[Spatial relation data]

---*---

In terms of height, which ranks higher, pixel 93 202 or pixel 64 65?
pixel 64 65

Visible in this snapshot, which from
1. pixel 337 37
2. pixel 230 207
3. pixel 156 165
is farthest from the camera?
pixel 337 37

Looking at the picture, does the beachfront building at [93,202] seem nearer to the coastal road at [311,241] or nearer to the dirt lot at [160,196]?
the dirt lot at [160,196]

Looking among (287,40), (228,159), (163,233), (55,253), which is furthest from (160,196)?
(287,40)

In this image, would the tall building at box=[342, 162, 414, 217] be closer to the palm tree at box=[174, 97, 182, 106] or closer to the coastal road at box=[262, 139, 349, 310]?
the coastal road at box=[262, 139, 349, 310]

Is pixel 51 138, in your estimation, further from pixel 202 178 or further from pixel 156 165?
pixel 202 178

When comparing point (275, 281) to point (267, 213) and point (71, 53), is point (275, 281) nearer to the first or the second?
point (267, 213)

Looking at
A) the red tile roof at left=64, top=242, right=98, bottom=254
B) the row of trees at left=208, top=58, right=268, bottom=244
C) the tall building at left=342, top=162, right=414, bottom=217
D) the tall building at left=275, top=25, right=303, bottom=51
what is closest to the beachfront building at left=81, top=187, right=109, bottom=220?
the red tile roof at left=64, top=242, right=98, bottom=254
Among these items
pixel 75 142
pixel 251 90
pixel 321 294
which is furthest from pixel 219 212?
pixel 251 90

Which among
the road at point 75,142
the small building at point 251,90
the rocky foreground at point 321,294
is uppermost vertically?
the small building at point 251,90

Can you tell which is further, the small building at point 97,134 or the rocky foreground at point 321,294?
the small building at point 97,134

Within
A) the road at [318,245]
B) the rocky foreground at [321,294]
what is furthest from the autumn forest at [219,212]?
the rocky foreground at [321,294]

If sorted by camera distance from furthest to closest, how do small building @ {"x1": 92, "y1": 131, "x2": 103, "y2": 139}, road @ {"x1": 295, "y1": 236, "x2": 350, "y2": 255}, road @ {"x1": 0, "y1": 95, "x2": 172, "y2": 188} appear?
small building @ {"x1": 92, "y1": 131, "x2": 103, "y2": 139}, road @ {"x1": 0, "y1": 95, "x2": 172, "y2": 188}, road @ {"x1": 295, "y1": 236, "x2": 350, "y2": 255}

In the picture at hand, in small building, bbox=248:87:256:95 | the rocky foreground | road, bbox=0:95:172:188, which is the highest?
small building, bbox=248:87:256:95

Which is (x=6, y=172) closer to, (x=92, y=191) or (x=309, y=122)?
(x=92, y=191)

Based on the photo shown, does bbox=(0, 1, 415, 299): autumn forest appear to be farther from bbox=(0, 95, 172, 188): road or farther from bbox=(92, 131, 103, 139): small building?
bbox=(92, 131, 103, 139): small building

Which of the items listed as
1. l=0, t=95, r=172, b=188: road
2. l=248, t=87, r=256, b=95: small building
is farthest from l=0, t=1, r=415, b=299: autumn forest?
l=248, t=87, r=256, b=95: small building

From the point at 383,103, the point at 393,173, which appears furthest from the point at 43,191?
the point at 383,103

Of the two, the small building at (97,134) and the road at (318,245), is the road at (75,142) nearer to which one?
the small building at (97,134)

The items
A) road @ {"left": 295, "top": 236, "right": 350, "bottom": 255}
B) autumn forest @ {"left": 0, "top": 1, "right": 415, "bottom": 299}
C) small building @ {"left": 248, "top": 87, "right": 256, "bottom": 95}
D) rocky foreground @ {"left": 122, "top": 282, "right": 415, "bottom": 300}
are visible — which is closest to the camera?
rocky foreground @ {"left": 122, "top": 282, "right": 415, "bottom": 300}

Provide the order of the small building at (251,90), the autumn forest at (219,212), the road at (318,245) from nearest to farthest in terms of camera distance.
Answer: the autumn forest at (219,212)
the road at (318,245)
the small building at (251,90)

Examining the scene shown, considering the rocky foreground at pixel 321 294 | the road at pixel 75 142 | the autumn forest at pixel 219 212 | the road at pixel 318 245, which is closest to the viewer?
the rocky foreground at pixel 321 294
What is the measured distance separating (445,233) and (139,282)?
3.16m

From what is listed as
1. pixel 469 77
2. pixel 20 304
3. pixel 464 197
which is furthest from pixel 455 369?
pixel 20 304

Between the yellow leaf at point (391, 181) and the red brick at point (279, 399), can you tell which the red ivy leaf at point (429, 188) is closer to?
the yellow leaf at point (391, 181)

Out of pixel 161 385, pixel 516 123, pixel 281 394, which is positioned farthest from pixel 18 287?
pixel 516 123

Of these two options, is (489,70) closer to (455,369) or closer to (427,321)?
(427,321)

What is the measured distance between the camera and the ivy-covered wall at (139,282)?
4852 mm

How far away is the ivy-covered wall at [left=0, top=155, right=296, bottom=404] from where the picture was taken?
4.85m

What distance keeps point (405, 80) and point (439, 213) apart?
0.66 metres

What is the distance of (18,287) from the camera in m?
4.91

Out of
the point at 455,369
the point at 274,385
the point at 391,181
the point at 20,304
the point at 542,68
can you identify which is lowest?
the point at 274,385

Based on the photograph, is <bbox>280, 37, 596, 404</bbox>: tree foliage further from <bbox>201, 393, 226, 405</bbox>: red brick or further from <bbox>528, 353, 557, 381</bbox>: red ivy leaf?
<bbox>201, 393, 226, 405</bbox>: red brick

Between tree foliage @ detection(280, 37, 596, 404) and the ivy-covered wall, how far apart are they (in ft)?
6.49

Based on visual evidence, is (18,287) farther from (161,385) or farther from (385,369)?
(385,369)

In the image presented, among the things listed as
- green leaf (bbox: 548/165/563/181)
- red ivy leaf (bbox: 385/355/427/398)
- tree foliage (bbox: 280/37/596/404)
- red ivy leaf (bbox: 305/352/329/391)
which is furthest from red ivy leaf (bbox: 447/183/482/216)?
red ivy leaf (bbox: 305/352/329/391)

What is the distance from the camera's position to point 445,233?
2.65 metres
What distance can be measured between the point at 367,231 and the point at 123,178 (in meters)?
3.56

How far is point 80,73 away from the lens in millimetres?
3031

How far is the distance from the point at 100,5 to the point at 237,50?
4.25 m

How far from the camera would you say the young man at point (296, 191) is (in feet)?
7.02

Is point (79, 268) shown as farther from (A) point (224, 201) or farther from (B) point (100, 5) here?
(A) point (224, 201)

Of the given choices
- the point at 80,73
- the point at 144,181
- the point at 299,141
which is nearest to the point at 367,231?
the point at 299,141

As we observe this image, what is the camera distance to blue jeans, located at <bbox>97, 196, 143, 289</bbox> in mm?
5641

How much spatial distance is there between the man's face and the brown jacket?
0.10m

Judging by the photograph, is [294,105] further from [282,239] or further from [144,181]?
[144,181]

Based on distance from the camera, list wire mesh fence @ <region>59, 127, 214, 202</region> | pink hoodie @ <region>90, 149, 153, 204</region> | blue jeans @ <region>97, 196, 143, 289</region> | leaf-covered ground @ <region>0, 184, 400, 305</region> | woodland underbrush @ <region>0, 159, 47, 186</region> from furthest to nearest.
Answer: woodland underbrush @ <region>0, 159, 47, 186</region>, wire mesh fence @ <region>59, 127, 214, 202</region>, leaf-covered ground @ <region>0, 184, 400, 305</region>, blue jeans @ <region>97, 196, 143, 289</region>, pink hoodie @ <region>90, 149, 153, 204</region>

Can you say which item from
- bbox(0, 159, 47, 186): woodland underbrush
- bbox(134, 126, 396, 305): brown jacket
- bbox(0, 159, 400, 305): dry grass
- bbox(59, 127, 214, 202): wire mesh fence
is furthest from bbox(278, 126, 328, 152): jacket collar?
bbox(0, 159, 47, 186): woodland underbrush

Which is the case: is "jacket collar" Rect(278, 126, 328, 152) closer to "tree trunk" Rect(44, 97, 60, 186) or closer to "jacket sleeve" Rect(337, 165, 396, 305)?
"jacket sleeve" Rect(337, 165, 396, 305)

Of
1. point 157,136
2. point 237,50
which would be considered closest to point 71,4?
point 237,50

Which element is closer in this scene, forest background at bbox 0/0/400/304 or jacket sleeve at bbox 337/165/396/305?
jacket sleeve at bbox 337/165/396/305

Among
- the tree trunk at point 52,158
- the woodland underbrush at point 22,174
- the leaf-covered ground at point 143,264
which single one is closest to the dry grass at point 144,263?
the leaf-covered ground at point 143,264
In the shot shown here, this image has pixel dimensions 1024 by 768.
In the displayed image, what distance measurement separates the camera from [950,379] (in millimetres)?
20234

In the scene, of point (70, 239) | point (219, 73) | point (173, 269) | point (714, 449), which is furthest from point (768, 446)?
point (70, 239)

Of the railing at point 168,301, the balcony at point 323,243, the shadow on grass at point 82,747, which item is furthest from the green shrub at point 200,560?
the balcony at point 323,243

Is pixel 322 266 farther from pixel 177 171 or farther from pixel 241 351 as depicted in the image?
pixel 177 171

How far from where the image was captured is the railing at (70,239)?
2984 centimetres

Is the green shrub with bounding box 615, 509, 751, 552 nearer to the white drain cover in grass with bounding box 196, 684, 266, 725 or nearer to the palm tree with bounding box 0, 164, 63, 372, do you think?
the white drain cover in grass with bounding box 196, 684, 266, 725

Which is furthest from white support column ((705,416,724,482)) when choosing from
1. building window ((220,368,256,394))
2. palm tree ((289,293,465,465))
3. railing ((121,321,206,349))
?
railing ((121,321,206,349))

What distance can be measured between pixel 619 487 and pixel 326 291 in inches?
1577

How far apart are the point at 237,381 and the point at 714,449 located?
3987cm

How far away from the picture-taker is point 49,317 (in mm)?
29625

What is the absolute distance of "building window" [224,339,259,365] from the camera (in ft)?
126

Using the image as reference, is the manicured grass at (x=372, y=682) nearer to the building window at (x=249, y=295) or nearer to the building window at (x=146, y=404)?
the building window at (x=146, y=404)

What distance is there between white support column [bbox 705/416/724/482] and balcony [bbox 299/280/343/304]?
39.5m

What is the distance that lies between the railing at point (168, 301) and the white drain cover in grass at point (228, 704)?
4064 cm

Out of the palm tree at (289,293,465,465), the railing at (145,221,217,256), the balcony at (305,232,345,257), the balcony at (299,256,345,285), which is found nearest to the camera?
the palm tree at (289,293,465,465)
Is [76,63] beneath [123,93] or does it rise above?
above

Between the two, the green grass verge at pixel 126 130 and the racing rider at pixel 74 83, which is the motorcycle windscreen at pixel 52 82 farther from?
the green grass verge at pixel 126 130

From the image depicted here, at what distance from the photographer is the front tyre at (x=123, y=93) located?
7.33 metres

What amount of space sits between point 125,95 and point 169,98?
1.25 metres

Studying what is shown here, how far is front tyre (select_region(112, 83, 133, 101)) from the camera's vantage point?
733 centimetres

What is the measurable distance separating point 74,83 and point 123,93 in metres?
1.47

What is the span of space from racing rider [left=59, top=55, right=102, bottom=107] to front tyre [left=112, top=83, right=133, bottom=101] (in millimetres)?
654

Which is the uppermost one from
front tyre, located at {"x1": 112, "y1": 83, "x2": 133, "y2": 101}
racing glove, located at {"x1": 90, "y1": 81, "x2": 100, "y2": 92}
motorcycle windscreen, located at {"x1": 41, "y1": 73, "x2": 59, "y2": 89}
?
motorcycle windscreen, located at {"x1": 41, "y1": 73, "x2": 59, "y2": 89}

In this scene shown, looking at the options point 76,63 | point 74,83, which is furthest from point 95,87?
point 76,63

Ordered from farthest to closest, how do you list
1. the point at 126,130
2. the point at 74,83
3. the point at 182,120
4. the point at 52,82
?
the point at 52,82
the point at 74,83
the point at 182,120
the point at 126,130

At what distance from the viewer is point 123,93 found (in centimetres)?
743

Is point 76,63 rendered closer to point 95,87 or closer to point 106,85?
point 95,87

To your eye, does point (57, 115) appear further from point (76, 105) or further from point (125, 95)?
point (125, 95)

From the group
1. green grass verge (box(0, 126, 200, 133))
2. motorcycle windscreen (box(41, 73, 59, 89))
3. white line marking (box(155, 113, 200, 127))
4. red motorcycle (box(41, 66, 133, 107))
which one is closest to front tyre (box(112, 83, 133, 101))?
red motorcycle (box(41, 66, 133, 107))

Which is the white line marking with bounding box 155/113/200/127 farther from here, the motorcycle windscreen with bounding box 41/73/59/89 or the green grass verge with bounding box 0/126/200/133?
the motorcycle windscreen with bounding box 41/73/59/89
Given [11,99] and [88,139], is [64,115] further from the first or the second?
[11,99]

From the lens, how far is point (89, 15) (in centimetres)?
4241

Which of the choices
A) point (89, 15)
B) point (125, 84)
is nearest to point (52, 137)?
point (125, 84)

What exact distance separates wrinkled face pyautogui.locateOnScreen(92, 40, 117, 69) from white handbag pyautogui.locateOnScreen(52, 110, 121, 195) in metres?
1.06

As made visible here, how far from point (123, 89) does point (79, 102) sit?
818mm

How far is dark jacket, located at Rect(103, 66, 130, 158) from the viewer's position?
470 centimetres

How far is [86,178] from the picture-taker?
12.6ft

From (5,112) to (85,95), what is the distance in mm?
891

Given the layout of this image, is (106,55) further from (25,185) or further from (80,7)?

---*---

→ TO DO
Print the stretch of entries above, from the line containing "How far is dark" through the end of the entries, copying every line unchanged.

→ EXERCISE RESULT
How far is dark jacket, located at Rect(103, 66, 130, 158) from the viewer's position?
470 centimetres

How far is [86,178] from the picture-taker?
12.6ft

From (5,112) to (85,95), what is the distance in mm?
891

Given the layout of this image, is (106,55) further from (25,185) or further from (80,7)?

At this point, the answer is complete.